Oda a una urna griega

 Tú, novia aún impoluta de la quietud,

tú, hija adoptiva del silencio y el tiempo lento,

selvática historiadora, que puedes así expresar

un cuento florido con más dulzura que nuestra rima:

¿qué leyenda coronada de hojas ronda tu forma

de deidades o mortales, o de ambos,

en Tempe o en los valles de Arcadia?

¿Qué hombres o dioses son estos? ¿Qué doncellas renuentes?

¿Qué persecución desesperada? ¿Qué lucha por escapar?

¿Qué flautas y panderos? ¿Qué éxtasis salvaje?

 

Las melodías oídas son dulces, pero aquellas no oídas

lo son aún más; por lo tanto, ustedes, suaves flautas, continúan tocando;

no para el oído sensual, sino, más amadas,

tocan para el espíritu cancioncillas sin tono:

Bello joven, bajo los árboles, no podrás abandonar

tu canción, ni jamás podrán esos árboles quedarse desnudos;

Amante valeroso, nunca, nunca podrás besar,

aunque te acerques a la meta, pero no te aflijas;

ella no podrá desvanecerse, aunque no consigas tu dicha,

¡por siempre la amarás, y ella será hermosa!

 

¡Oh, felices, felices ramas! que no pueden perder

sus hojas, ni decirle adiós a la Primavera;

Y, flautista feliz, incansable,

por siempre tocando melodías por siempre nuevas;

¡Más feliz amor! ¡Más feliz, feliz amor!

por siempre cálido y a punto de ser disfrutado,

por siempre jadeante, y por siempre joven;

todos respirando elevadas pasiones humanas,

que dejan a un corazón sumido en la tristeza y empalagado,

la frente ardiente y la lengua tórrida.

 

¿Quiénes son aquellos que vienen al sacrificio?

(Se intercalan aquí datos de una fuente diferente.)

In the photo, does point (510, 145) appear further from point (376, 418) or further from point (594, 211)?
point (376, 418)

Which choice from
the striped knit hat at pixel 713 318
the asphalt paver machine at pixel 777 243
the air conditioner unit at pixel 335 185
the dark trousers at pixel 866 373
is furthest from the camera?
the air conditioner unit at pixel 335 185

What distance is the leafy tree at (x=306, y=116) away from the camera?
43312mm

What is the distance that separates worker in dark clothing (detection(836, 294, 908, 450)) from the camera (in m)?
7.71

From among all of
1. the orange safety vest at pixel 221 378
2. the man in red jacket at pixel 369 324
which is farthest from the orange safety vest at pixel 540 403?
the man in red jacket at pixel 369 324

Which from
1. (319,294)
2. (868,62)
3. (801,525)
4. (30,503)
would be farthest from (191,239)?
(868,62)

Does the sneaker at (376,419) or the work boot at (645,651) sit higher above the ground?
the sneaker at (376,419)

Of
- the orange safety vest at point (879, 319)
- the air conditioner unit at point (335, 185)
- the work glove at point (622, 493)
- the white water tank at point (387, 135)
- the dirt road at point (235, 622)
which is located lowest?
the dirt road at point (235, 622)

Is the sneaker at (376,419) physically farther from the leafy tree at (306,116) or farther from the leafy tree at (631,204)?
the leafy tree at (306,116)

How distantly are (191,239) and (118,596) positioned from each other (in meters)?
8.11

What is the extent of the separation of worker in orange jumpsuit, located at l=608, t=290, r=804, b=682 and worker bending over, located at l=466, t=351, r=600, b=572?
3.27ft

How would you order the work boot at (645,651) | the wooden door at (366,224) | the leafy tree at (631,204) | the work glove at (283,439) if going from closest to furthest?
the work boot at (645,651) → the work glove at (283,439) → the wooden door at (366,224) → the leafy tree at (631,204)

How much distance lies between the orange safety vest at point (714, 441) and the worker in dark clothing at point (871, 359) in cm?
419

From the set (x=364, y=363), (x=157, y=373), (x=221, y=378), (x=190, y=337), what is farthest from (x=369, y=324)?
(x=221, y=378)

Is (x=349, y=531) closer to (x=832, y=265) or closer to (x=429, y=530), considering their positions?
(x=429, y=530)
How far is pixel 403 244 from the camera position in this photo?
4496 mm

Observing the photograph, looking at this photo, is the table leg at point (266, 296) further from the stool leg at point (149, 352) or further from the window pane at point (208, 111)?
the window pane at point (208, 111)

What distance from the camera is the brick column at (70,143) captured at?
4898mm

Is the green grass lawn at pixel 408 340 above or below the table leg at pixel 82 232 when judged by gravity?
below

¿A qué verde altar, oh misterioso sacerdote,

conduces a aquella ternera que muge a los cielos,

con sus flancos sedosos adornados de guirnaldas?

¿Qué pueblito junto al río o junto al mar,

o construido en las montañas con ciudadelas pacíficas,

ha quedado vacío de sus habitantes, esta mañana piadosa?

Y, pueblito, tus calles para siempre

estarán silenciosas; y ni un alma podrá jamás regresar

a contarnos por qué estás desolado.

 

¡Oh forma Ática! ¡Bella actitud! Con raza

de hombres de mármol y doncellas angustiadas,

con ramas boscosas y la hierba pisoteada;

Tú, forma silenciosa, nos confundes el pensamiento

como la eternidad: ¡fría Pastoral!

Cuando la vejez haya consumido a esta generación,

Tú permanecerás, en medio de otras penas

que las nuestras, amiga del hombre, a quien le dices,

“La belleza es verdad, la verdad, belleza, – eso es todo

lo que sabes en la tierra, y todo lo que necesitas saber.”